-- WHAT TO WORK ON --
a - In the forum thread about a takeover announcement, when does trading open if the announcement comes while the market is closed, according to skc?
b - Name every user who posts in the forum thread about a takeover announcement.

-- TEXT PASSAGE --
# Takeover announcement but nobody buying?



## Deriv555 (13 March 2015)

What are the/some reasons for this?

Cheers,

Deriv


----------



## galumay (13 March 2015)

Deriv555 said:


> What are the/some reasons for this?
> 
> Cheers,
> 
> Deriv




If you are referring to iinet, its suspended due to the takeover offer.


----------



## qldfrog (13 March 2015)

galumay said:


> If you are referring to iinet, its suspended due to the takeover offer.



is it ??just sold mine at 8.66 at 10:07 (qld time)?


----------



## skc (13 March 2015)

Deriv555 said:


> What are the/some reasons for this?
> 
> Cheers,
> 
> Deriv




When a takeover is announced, the ASX trading won't start for 1 hour after the announcement. Or, if the announcement was made when market was closed, it'd open at 11am (ASX time) the next day.

Looking at the time stamp on your post (and asusming you are referring to IIN and TPM), it was not yet open for trading.


----------



## burglar (13 March 2015)

skc said:


> When a takeover is announced, the ASX trading won't start for 1 hour after the announcement ...




It's to give everyone an equal chance to rip you off!


----------

-- GIVEN MATERIAL --
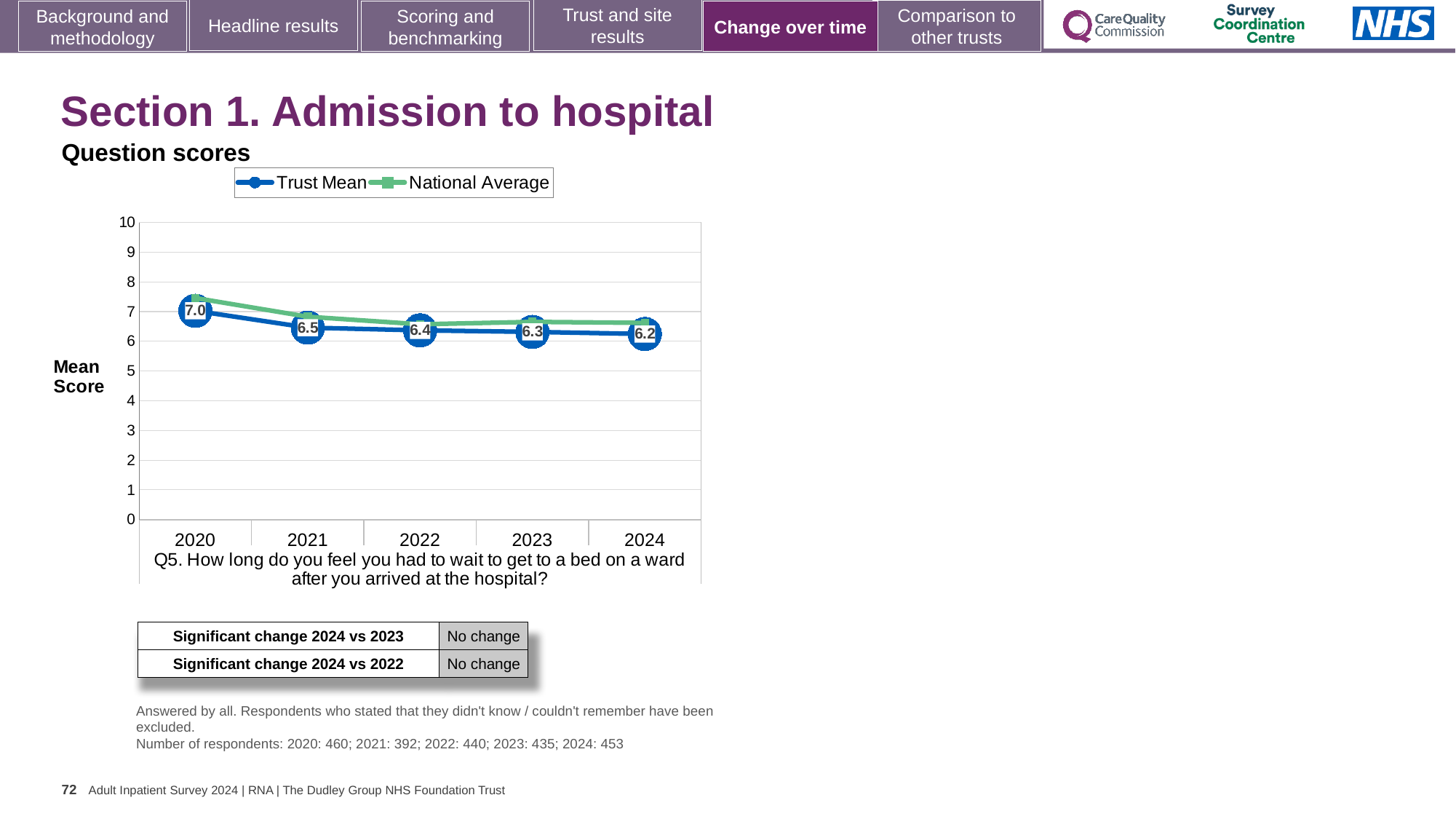
Does the Trust Mean score rise or fall from 2020 to 2024? Fall How many years are shown on the x axis of the chart? 5 Is the National Average value for 2020 greater or less than 7? greater What is the Trust Mean score for 2024? 6.2 What is the difference between the Trust Mean score in 2020 and in 2024? 0.8 Which is larger, the Trust Mean score in 2021 or in 2023? 2021 What kind of chart is shown on the slide? Line chart How many series does the chart legend list? 2 In which year is the Trust Mean score highest? 2020 What is the Trust Mean score for 2020? 7.0 What is the Trust Mean score for 2022? 6.4 In which year is the Trust Mean score lowest? 2024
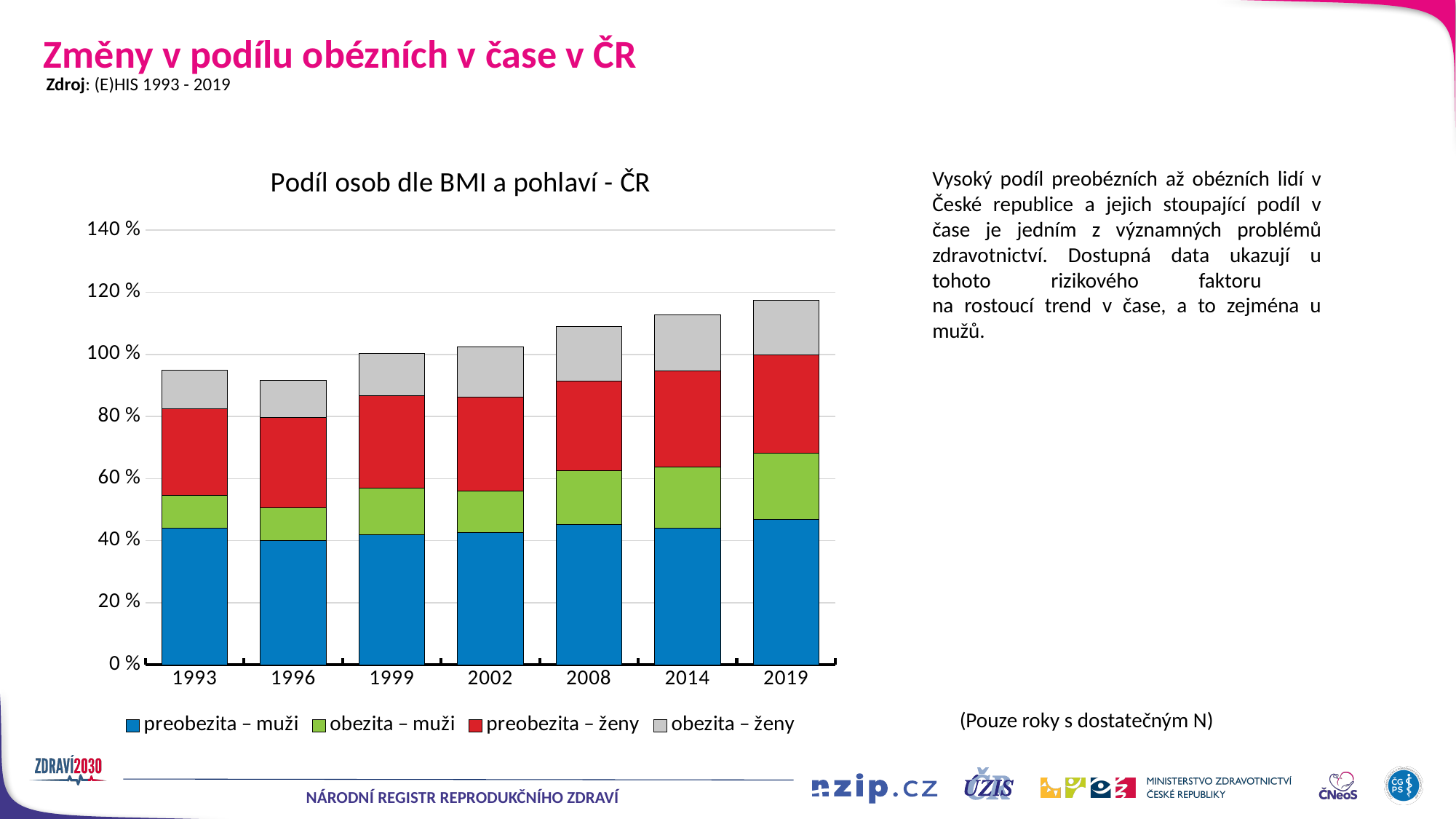
Do the total stacked values generally rise or fall from 1996 to 2019? rise What kind of chart is shown on the slide? stacked bar chart Which year has the larger total stacked bar, 1993 or 2019? 2019 Is the total stacked value for 1996 greater or less than 100 %? less How many years are shown on the x axis of the chart? 7 Is the total stacked value for 2019 greater or less than 100 %? greater Which year has the highest total stacked bar? 2019 How many series does the chart legend list? 4 Which year has the lowest total stacked bar? 1996 Is the value for 'preobezita – muži' in 2019 greater or less than 40 %? greater Which colour represents the series 'preobezita – muži' in the chart? blue What is the title of the chart? Podíl osob dle BMI a pohlaví - ČR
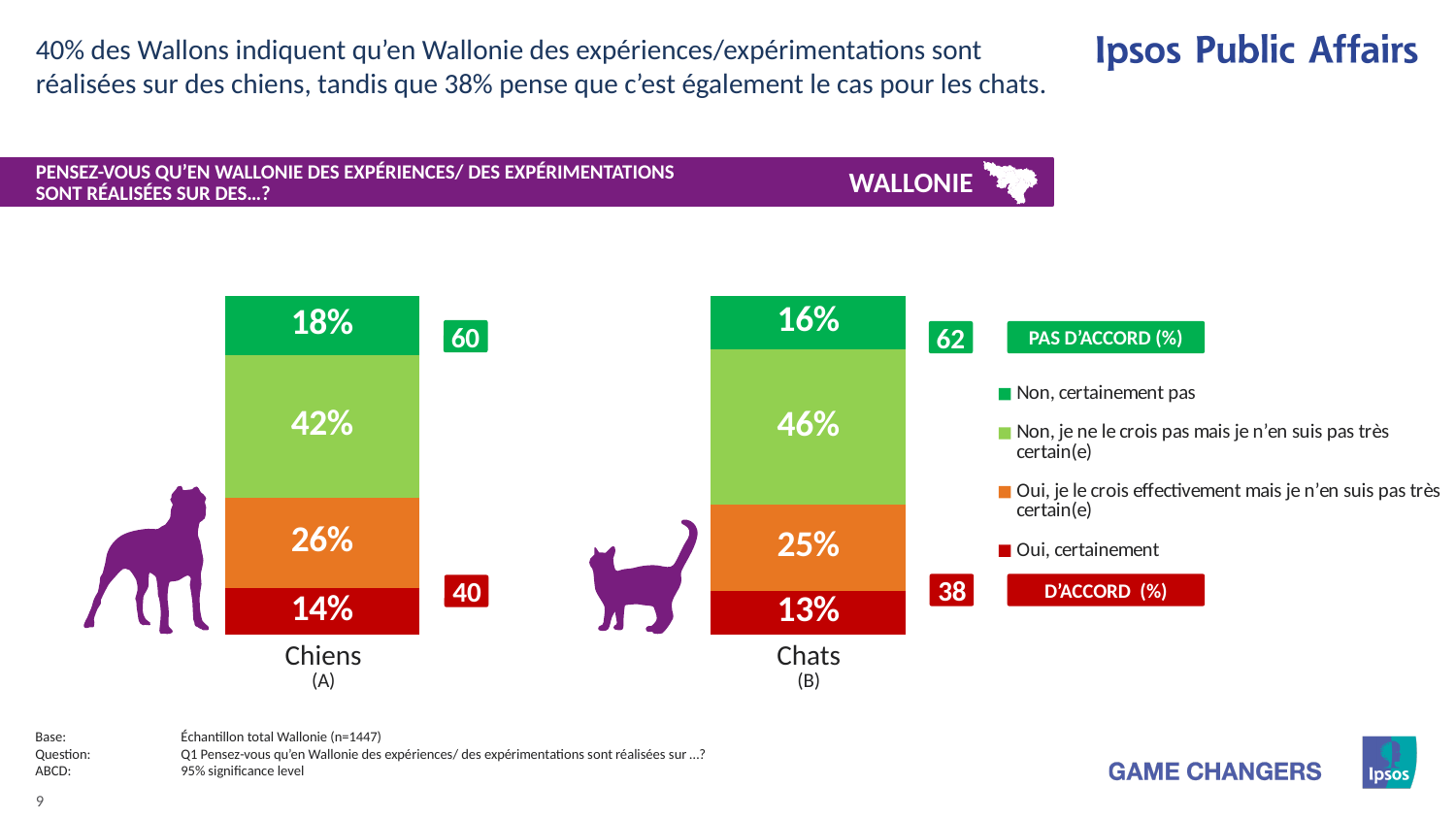
Which category has the larger "Oui, certainement" value, Chiens or Chats? Chiens What percentage of respondents answered "Non, certainement pas" for Chats? 16% Which segment is the largest within the Chiens bar? Non, je ne le crois pas mais je n'en suis pas très certain(e) What is the total "D'accord (%)" value shown for Chiens? 40 How many series does the legend list? 4 What percentage of respondents answered "Oui, certainement" for Chiens? 14% What is the value of the "Non, je ne le crois pas mais je n'en suis pas très certain(e)" segment for Chats? 46% What is the value of the "Oui, je le crois effectivement mais je n'en suis pas très certain(e)" segment for Chiens? 26% How many categories are shown on the x axis of the chart? 2 What is the total "Pas d'accord (%)" value shown for Chats? 62 What is the difference between the "Non, je ne le crois pas mais je n'en suis pas très certain(e)" values for Chats and Chiens? 4 percentage points Which segment is the smallest within the Chats bar? Oui, certainement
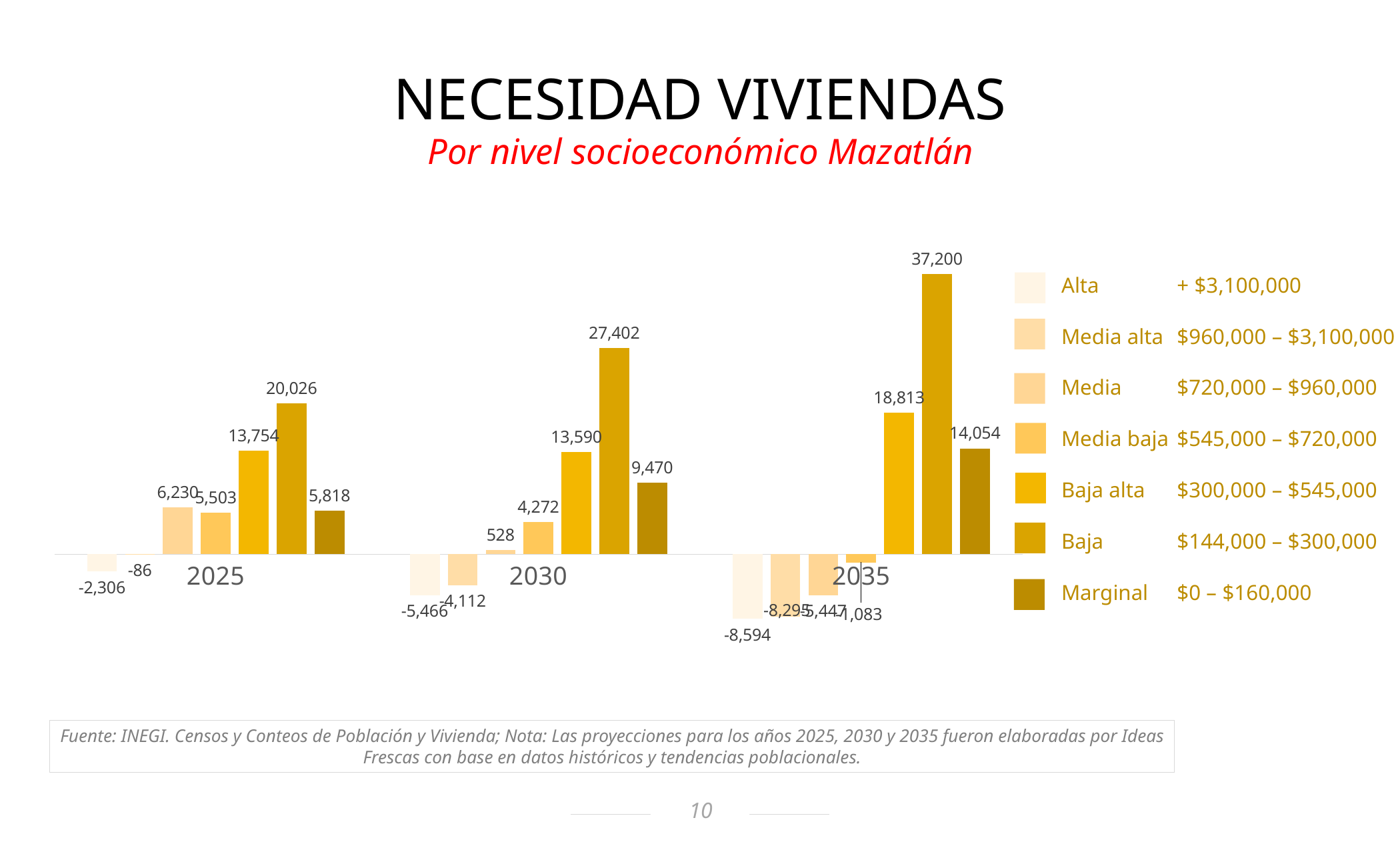
How many series does the legend list? 7 What kind of chart is shown on the slide? Bar chart Does the Baja value rise or fall from 2025 to 2035? Rise What is the value for Marginal in 2030? 9,470 How many year groups are shown on the x axis? 3 What is the value for Baja in 2035? 37,200 What is the difference between the Baja value in 2030 and the Baja value in 2025? 7,376 Which is larger, the Baja alta value in 2025 or in 2030? 2025 Which series has the lowest value in 2035? Alta Which series has the highest value in 2035? Baja What is the value for Alta in 2025? -2,306 What is the value for Media in 2030? 528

-- SOLUTIONS TO THE EXERCISE --
a - At 11am (ASX time) the next day.

b - Deriv555, galumay, qldfrog, skc, burglar